All transplants have different time frames. Some transplants require months of medications and tests to prepare the patient while other transplants may only require a few weeks of pre-transplant testing.
Some transplant patients find themselves on waiting lists for years before they receive a transplant. Transplant waiting lists usually go by need rather than time spent on the list. If a patient’s need changes they may find they are pushed to the top of the waiting list.
SO had been diagnosed with aplastic anemia about ten years before his transplant. At that point, he was placed on a waiting list to receive a bone marrow transplant which he ended up not needing at that time. However, when SO was diagnosed with MDS he was also given a maximum of one year to live without a transplant. This placed SO near the top of the bone marrow transplant waiting list and he received his transplant about six months after being diagnosed.
Transplant patients are required to go through intense medical testing to find out if they are healthy enough for transplant. If the patient is found to have other health conditions which may impact the transplant then the transplant doctor may require that those conditions are dealt with before they can authorize the transplant.
When SO received his transplant he went through months of testing. Some of the tests he had to take were pulmonary, electrocardiogram and dental exams. His transplant was almost rescheduled due to the dental exam which required some extra treatments.
Due to the health of patients going into the transplant, there may be different transplant options available. This is dependent on the transplant that the patient is receiving for instance bone marrow patients have options between cells or marrow. They also have a choice between donor cells or previously extracted cells from themselves.
As well, some transplants require surgery while other transplants do not.

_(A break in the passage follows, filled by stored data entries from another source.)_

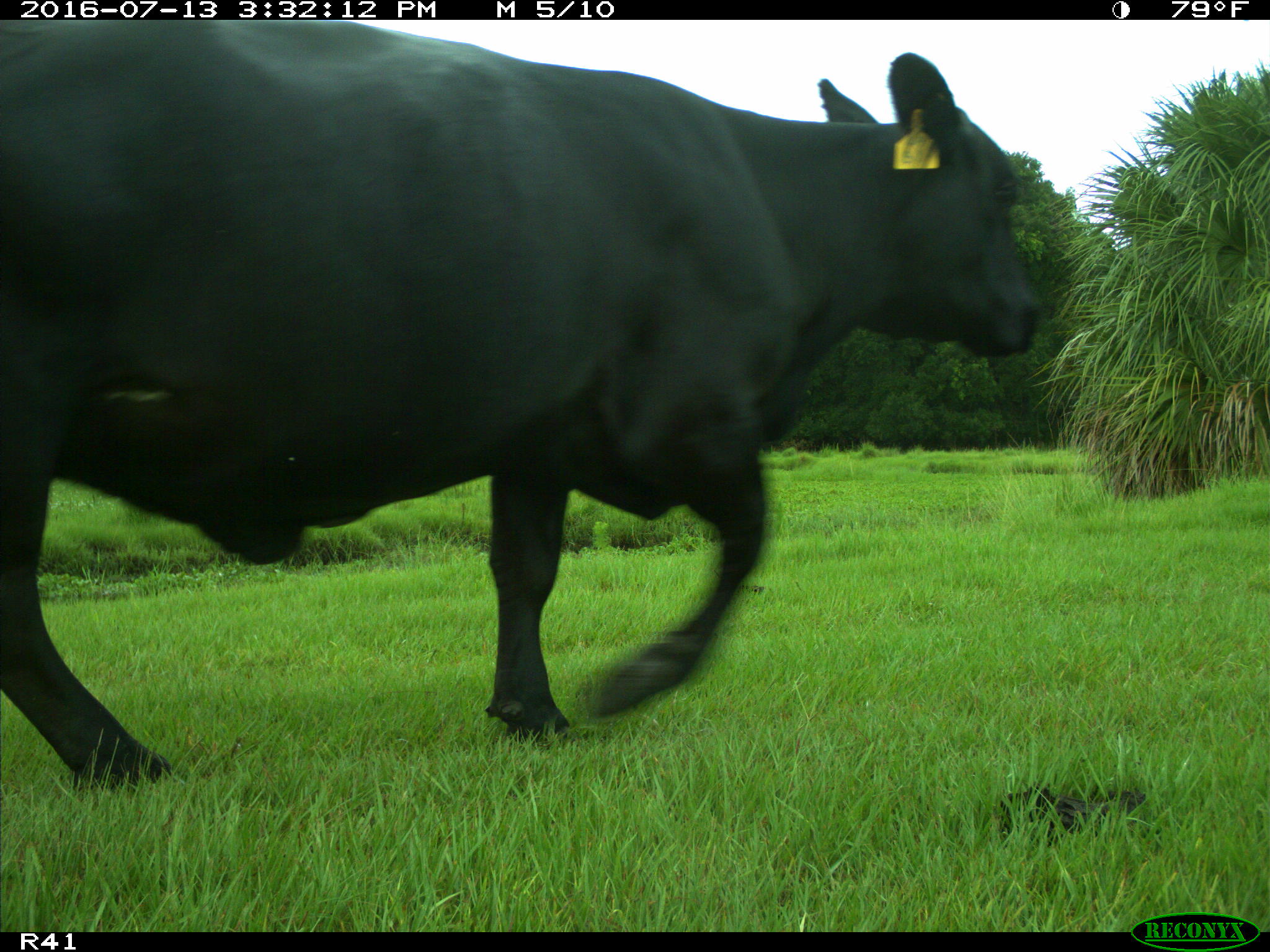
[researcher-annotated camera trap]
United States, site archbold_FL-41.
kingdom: Animalia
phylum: Chordata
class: Mammalia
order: Artiodactyla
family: Bovidae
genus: Bos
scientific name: Bos taurus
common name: domestic cow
Bos taurus (domestic cow).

SO’s bone marrow transplant used stem cells from a donor’s bone marrow. The transplant itself looked like a transfusion of blood rather than a surgery.
There is so much more information that I could include without giving proper justice to the enormity of transplants. I would encourage everyone who is interested in the subject of transplants to do their research. While these links will help, I would highly suggest finding the closest transplant hospital and speaking with some of the people there. There are some patients (such as my SO) who love to talk about their experience and help others understand what it is like.